While Jamaica continues to see large shipments of cocaine reach its shores, none of Jamaica's present-day groups rival the international reach once enjoyed by Coke's Shower Posse.
The Rise of the European Market: 2000s to Present
Rising cocaine demand in Europe led to a resurgence in the importance of the Caribbean cocaine route, as underlined by recent large seizures.
Traffickers in countries including the Dominican Republic and islands in the Dutch Caribbean have created wide-reaching criminal networks to cater to the European demand for cocaine.
César Peralta
César Peralta, alias "the Abuser," used the Dominican Republic to move large quantities of cocaine from Colombia to European and US markets.
Peralta rose through the ranks of drug organizations headed by Florían Feliz in the 1990s and Quirino Paulino Castillo in the early 2000s. He gradually grew in power as his peers were arrested. By 2015, he was one of the main drug traffickers in the Caribbean, with Dominican Republic authorities comparing him to Mexico's infamous Joaquín Guzmán Loera, alias "El Chapo."

▶ RECORD EXCERPTS:

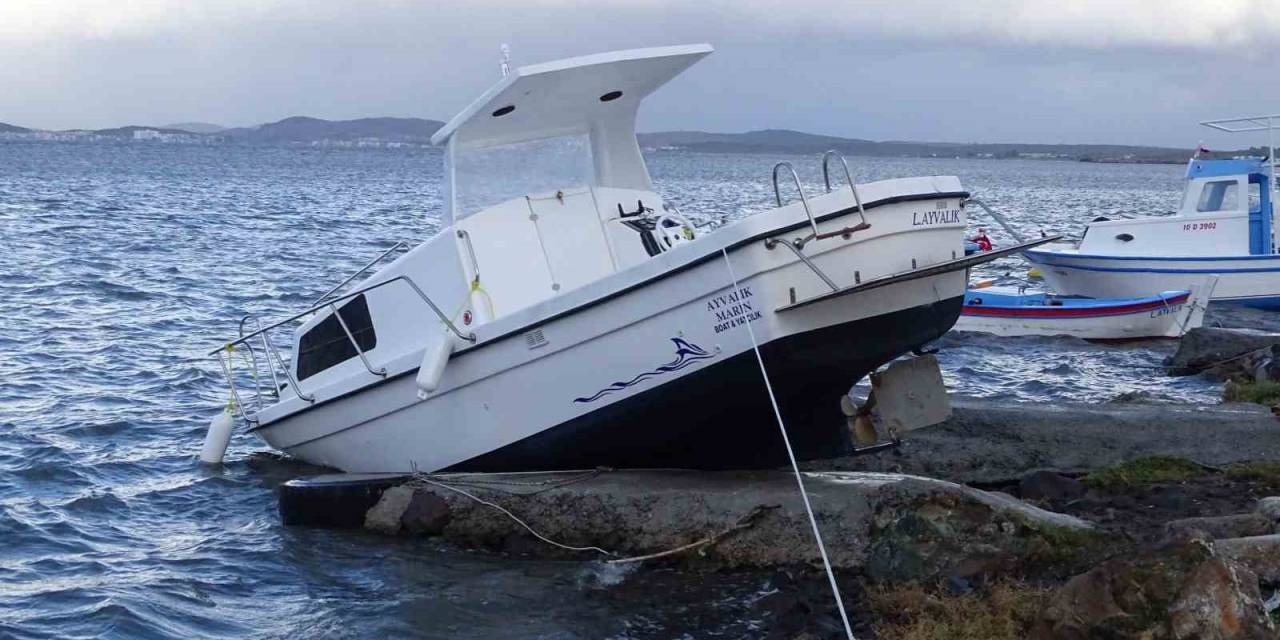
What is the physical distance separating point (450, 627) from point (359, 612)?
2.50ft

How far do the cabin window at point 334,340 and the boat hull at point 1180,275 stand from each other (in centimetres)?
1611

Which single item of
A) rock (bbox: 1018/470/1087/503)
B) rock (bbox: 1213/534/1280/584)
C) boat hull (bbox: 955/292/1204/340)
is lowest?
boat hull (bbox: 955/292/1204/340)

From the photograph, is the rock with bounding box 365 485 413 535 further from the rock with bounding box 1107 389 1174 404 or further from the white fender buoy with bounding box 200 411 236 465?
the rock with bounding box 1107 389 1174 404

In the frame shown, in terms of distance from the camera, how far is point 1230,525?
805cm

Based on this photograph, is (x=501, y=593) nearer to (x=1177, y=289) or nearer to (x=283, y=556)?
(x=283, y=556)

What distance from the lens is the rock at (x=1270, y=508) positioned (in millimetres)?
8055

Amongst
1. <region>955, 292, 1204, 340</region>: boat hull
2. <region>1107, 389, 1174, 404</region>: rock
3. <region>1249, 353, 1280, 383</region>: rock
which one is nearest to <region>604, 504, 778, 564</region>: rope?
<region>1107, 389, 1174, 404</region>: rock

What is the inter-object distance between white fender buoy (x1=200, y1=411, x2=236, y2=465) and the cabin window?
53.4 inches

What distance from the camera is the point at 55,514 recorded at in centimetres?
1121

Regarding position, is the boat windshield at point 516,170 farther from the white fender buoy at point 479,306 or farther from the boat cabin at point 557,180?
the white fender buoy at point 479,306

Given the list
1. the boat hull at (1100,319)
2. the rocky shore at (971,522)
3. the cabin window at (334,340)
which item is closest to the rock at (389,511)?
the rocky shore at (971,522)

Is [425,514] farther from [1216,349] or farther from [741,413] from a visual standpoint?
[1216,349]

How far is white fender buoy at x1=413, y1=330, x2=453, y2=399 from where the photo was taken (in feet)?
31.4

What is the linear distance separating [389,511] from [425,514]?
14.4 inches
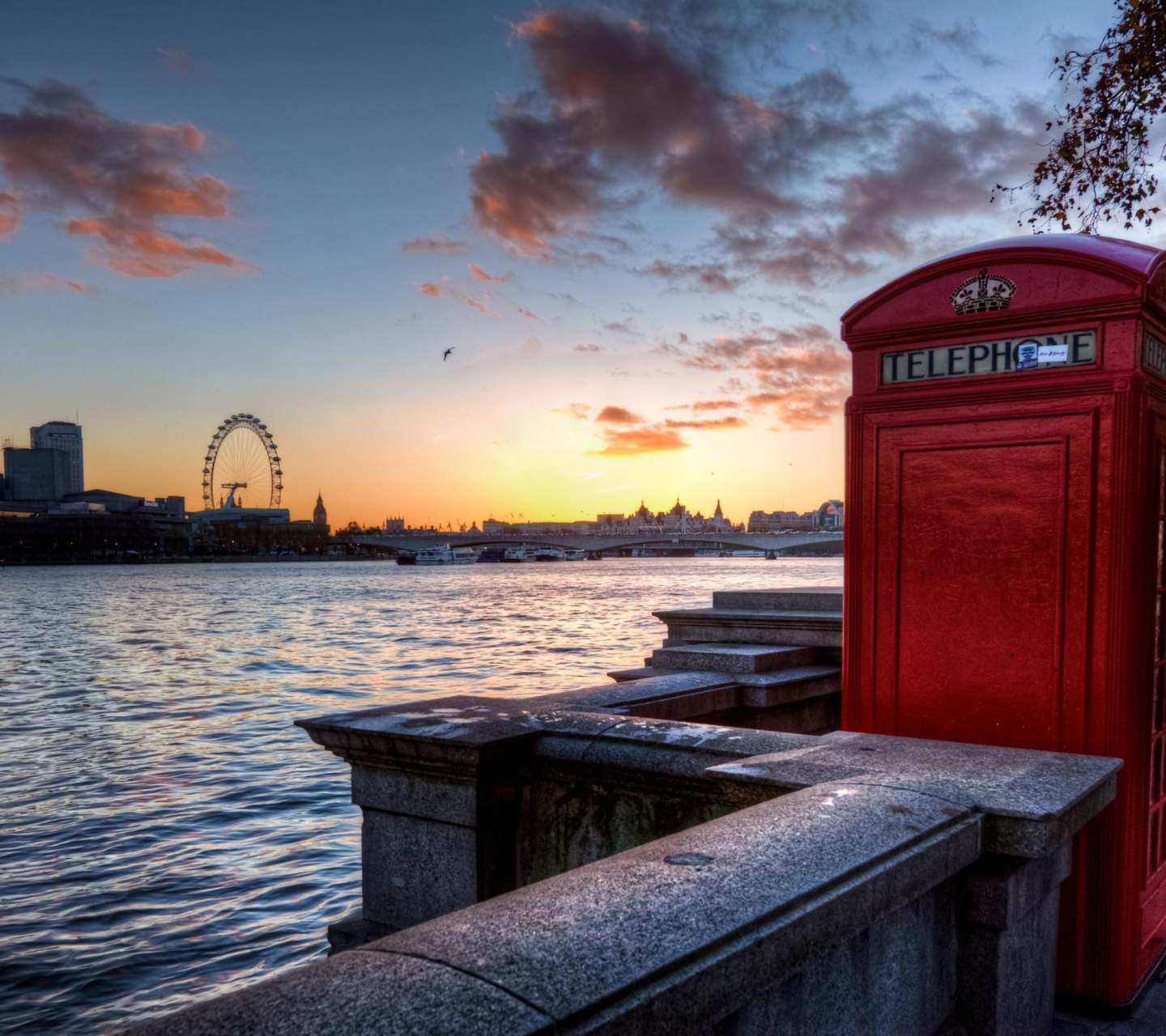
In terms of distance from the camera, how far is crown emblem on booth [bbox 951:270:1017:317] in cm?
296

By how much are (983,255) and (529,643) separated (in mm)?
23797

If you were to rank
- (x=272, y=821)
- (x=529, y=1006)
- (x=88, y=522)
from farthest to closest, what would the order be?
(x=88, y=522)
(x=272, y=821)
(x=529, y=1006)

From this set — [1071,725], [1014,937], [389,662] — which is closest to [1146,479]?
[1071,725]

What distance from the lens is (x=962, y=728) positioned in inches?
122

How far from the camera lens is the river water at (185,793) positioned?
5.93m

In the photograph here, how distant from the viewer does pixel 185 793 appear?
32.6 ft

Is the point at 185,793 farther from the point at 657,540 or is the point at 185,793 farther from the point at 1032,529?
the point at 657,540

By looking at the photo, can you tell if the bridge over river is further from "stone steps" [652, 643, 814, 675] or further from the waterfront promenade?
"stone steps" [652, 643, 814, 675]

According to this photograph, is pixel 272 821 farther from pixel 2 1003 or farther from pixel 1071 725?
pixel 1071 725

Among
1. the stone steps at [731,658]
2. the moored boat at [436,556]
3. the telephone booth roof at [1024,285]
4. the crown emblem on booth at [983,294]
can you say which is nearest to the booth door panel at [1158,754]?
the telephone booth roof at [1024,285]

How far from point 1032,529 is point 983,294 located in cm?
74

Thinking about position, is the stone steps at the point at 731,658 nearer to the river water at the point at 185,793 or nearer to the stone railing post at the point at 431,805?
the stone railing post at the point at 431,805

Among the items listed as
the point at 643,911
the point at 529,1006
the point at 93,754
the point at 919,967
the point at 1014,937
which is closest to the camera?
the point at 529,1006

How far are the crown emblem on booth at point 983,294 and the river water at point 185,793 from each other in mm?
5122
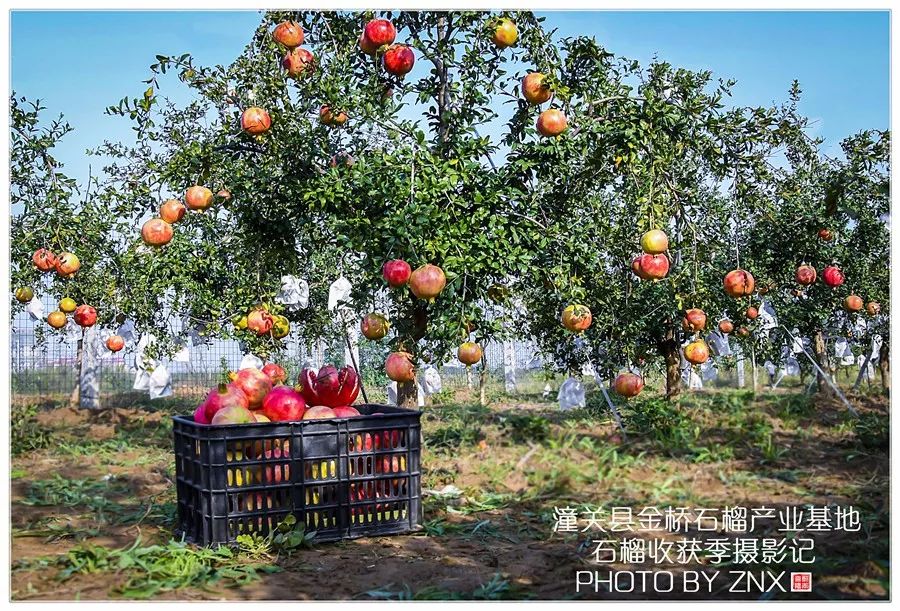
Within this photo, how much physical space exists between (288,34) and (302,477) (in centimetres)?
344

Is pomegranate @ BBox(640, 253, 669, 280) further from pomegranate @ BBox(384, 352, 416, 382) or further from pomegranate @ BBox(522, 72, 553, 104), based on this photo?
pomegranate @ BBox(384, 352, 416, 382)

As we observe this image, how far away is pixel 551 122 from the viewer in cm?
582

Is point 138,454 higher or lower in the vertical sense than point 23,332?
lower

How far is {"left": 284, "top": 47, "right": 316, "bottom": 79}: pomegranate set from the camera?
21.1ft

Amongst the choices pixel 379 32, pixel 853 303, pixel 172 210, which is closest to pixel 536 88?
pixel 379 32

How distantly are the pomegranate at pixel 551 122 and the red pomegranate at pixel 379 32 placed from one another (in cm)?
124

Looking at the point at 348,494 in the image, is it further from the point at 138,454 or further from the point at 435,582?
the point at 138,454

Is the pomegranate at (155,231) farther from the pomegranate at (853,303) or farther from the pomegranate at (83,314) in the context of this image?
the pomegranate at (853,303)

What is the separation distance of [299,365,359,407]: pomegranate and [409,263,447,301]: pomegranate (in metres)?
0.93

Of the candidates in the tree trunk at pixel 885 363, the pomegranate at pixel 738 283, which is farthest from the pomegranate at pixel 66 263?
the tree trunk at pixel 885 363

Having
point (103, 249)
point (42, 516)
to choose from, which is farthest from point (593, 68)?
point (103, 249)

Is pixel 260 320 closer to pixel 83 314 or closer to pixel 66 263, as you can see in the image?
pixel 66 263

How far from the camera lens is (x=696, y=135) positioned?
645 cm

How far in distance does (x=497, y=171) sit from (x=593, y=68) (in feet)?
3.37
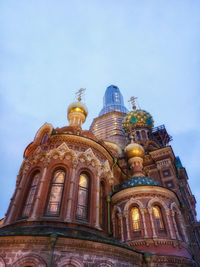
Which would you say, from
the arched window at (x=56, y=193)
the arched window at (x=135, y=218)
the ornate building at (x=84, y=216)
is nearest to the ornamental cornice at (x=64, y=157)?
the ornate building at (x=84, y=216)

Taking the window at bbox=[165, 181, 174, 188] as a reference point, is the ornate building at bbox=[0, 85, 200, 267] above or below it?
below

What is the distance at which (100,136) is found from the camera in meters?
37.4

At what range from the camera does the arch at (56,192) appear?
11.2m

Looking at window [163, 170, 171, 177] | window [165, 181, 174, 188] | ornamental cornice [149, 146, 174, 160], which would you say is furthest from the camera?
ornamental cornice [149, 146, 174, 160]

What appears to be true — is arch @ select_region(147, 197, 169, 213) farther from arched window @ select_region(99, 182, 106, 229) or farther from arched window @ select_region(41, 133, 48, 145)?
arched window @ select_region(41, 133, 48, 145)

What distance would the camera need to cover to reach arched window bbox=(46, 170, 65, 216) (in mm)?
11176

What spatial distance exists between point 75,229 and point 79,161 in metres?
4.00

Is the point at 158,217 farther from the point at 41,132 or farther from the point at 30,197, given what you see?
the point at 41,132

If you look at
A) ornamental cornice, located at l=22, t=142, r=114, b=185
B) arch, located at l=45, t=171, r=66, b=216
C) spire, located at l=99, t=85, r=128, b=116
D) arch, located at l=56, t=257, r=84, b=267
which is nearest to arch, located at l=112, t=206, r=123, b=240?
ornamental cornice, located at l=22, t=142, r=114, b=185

▶ TASK SET:
• 1. Please list every person the passage on Caribbean cocaine trafficking names, including aliases where the passage gives them.
• 2. Pick up the passage on Caribbean cocaine trafficking after its final sentence and extend it.

▶ TASK RESULTS:
• 1.
- Coke
- César Peralta, alias "the Abuser"
- Florían Feliz
- Quirino Paulino Castillo
- Joaquín Guzmán Loera, alias "El Chapo"

• 2.
He used legitimate businesses like nightclubs to launder drug proceeds and gain access to the Dominican Republic's business and political elites. He has been linked to former President Danilo Medina Sánchez, who admitted to having accepted campaign contributions from Peralta but denied knowing they came from illicit activities. Medina is also the godfather of one of the children of Peralta's sister-in-law, Berlinesa Franco.
SEE ALSO: César Peralta, the Best Middleman in the Dominican Republic's Cocaine Trade
By mid-2019, US authorities designated Peralta a significant drug trafficker under the Kingpin Act. He fled to Colombia where he was arrested and extradited to Puerto Rico. In November 2022, he pleaded guilty to trafficking multiple tons of cocaine into the United States.
Tyson Quant
Tyson Quant, the leader of the No Limit Soldiers (NLS) gang, outgrew his Curaçao roots to become an independent cocaine trafficker accused of importing tons of cocaine into Europe.
Quant led the NLS' beginning in the cocaine trade, organizing the smuggling of small quantities on flights from the Caribbean to Europe in the early 2000s. In the decade that followed, he became an international cocaine trafficker in his own right, and was allegedly part of the smuggling network of infamous Brazilian trafficker Sérgio Roberto de Carvalho, who is suspected to have moved as much as 45 tons of cocaine to Europe. Quant was arrested in Dubai in November 2020, where he remains under house arrest.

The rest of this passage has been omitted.